Everything is covered here — from the introduction of popular bands such as Boyz II Men, whose ground-breaking style was turned into a formula by the music industry and emulated by acts such as NSYNC, Backstreet Boys and Boyzone among others. There is Oasis and Wynonna Judd, among others, as well as interesting little tidbits of information such as on the rise of music festivals and the era of the Autotune — who can forget Cher’s autotuned sensation, Believe, which had everyone believing in life after love? In fact, we learn in This Is Pop that rapper T-Pain delayed releasing his finished album for a whole year while he searched for an unusual vocal effect he had once heard in Jennifer Lopez’s debut single, If You Had My Love. It was the Autotune.
One of the more surprising reveals in the docuseries — spoiler alert — is Sweden’s influence on pop music. From Baby One More Time by Britney Spears, I Want It That Way by the Backstreet Boys, It’s Gonna Be Me by NSYNC, So What by Pink and, more recently, Shake It Off by Taylor Swift — and many, many others — these songs have been either written, recorded or produced in that Nordic country, also otherwise known as the birthplace of Abba.
Watch This Is Pop to take a fun trip down memory lane. And learn something completely new about acts you thought you knew everything about.
Sherni (Amazon Prime, 2021)
If you want to take a break from Netflix’s usual fare, watch Amazon Prime Video’s latest release, Sherni.
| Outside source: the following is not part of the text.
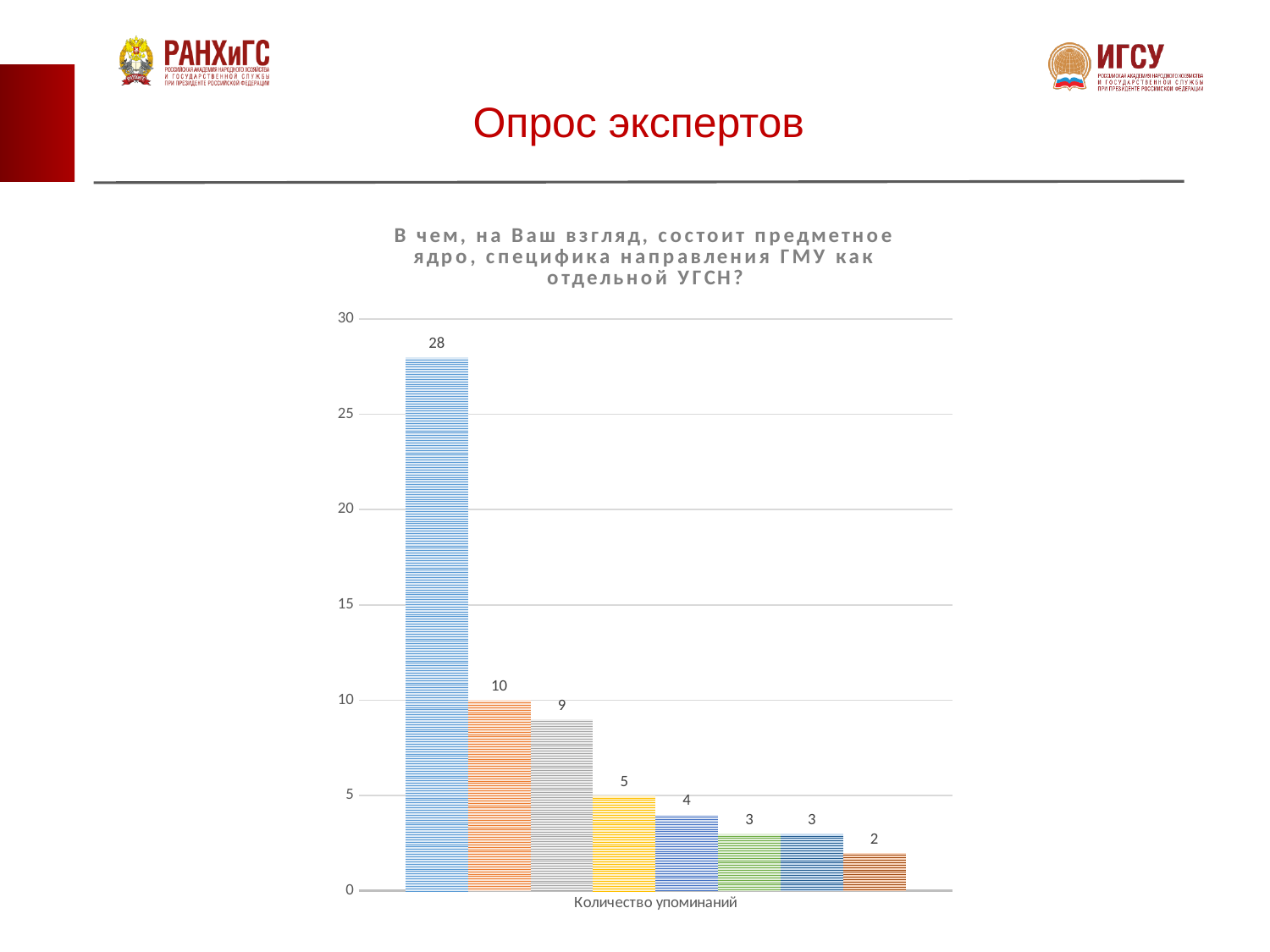
What is the value of the tallest bar in the chart? 28 What is the title of the chart? В чем, на Ваш взгляд, состоит предметное ядро, специфика направления ГМУ как отдельной УГСН? How many bars are plotted in the chart? 8 What is the value of the third bar from the left (grey)? 9 What is the difference between the tallest bar (28) and the second tallest bar (10)? 18 What is the label shown on the x axis under the bars? Количество упоминаний What is the value of the shortest bar in the chart? 2 What is the value of the second bar from the left (orange)? 10 Which is larger: the orange bar on the left (10) or the grey bar (9)? the orange bar (10) Is the value of the tallest bar greater or less than 25? greater What kind of chart is shown on the slide? bar chart What is the value of the yellow bar? 5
Vidya Balan delivers a quiet, almost understated yet very powerful performance as a park ranger in search of a tigeress.
Set in the stunningly beautiful forests of Madhya Pradesh, Vidya Balan is Vidya Vincent, an Indian Forest Services (IFS) officer. It’s 100 percent a male-dominated field and Vidya is challenging sexist stereotypes by simply existing as an IFS officer. She’s trying to track a tigeress on the loose, who’s blamed for the death and loss of both livestock and humans.
While the locals are rightly concerned about safety, officers and politicians try to use the ‘threat’ as a tool to further their own corrupt plans. At the same time, there are those that are deeply threated by the ‘real’ sherni among them — Vidya, of course — and do what they can to stop her. It goes without saying that Vidya is up for the challenge — both in real and reel life. Some shernis just cannot be ‘tamed’.